Exercise material:
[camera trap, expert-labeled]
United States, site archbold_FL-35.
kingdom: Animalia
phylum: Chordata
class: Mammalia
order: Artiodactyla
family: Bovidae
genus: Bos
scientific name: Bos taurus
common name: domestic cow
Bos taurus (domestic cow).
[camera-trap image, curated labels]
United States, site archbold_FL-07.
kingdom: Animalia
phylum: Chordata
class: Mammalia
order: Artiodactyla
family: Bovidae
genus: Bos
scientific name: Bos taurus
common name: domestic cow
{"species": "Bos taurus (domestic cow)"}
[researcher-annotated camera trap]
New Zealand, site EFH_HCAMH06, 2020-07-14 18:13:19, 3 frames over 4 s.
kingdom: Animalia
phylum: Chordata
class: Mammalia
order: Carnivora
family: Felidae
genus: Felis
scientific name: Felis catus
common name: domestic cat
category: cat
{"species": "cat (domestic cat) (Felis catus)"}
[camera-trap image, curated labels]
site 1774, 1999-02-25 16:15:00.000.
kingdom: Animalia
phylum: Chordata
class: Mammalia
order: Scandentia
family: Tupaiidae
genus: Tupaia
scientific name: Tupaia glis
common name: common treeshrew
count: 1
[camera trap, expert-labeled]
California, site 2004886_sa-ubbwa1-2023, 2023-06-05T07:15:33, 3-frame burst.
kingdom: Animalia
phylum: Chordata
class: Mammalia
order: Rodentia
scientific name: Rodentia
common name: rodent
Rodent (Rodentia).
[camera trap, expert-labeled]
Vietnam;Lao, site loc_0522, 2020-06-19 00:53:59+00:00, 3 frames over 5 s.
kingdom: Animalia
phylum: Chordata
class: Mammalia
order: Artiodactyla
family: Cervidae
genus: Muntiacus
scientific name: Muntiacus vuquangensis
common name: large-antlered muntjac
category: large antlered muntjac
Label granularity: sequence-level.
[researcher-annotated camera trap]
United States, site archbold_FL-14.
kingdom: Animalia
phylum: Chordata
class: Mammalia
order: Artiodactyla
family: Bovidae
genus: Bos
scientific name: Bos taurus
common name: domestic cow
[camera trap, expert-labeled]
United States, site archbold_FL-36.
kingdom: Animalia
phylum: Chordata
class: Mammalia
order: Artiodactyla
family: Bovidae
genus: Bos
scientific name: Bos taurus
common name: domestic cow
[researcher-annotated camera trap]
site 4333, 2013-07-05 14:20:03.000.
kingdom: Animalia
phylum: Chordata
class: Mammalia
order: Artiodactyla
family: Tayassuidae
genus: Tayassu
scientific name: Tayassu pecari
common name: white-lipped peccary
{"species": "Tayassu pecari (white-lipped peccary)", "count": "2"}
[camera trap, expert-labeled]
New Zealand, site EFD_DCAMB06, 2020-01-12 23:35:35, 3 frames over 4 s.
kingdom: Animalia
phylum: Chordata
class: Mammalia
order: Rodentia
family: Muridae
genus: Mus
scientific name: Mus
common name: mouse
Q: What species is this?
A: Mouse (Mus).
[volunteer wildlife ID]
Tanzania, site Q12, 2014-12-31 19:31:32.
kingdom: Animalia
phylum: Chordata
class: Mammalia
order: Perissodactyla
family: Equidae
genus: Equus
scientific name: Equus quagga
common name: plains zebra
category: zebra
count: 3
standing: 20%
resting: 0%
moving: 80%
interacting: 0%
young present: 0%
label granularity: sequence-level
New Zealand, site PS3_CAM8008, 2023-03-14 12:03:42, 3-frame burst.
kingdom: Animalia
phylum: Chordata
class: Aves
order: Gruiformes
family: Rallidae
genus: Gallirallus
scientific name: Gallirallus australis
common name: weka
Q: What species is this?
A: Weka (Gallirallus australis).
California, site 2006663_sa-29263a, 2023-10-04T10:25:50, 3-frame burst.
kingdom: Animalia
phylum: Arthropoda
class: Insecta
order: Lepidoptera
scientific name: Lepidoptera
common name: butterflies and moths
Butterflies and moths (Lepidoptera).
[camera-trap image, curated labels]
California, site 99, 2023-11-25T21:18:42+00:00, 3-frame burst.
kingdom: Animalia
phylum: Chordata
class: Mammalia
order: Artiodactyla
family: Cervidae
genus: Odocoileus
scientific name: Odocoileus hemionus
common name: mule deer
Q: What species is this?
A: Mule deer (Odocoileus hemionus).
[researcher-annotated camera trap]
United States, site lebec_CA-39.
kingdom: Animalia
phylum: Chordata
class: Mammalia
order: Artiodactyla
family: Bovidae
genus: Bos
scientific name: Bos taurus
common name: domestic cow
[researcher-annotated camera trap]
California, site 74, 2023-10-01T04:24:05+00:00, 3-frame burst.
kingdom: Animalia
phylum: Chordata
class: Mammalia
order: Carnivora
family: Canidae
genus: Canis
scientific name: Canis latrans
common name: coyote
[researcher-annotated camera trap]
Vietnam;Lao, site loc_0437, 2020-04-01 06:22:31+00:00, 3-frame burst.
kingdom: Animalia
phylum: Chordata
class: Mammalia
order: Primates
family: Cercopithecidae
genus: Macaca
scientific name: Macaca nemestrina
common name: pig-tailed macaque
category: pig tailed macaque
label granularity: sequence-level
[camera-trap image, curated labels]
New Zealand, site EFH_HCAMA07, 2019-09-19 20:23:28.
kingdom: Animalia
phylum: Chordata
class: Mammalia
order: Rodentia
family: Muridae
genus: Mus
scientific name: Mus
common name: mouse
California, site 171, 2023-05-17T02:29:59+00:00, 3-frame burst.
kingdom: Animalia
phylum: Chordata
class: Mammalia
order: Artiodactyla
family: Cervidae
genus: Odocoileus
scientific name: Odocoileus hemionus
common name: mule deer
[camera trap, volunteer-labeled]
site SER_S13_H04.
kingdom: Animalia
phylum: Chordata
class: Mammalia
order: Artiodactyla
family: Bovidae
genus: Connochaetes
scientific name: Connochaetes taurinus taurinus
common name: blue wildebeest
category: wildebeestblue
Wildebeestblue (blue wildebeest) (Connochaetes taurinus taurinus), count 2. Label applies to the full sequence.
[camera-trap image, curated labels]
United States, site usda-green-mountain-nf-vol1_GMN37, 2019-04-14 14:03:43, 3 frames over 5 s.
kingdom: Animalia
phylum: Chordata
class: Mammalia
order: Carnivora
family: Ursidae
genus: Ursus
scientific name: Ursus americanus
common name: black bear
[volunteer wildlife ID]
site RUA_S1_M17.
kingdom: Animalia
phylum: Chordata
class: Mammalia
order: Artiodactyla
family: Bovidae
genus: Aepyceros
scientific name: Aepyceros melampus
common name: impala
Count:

Work request:
Extract from the records above the lines from the one containing "young present: 0%" to the one containing "scientific name: Gallirallus australis", both lines included, exactly as they appear and with nothing else.

Result below:
young present: 0%
label granularity: sequence-level
New Zealand, site PS3_CAM8008, 2023-03-14 12:03:42, 3-frame burst.
kingdom: Animalia
phylum: Chordata
class: Aves
order: Gruiformes
family: Rallidae
genus: Gallirallus
scientific name: Gallirallus australis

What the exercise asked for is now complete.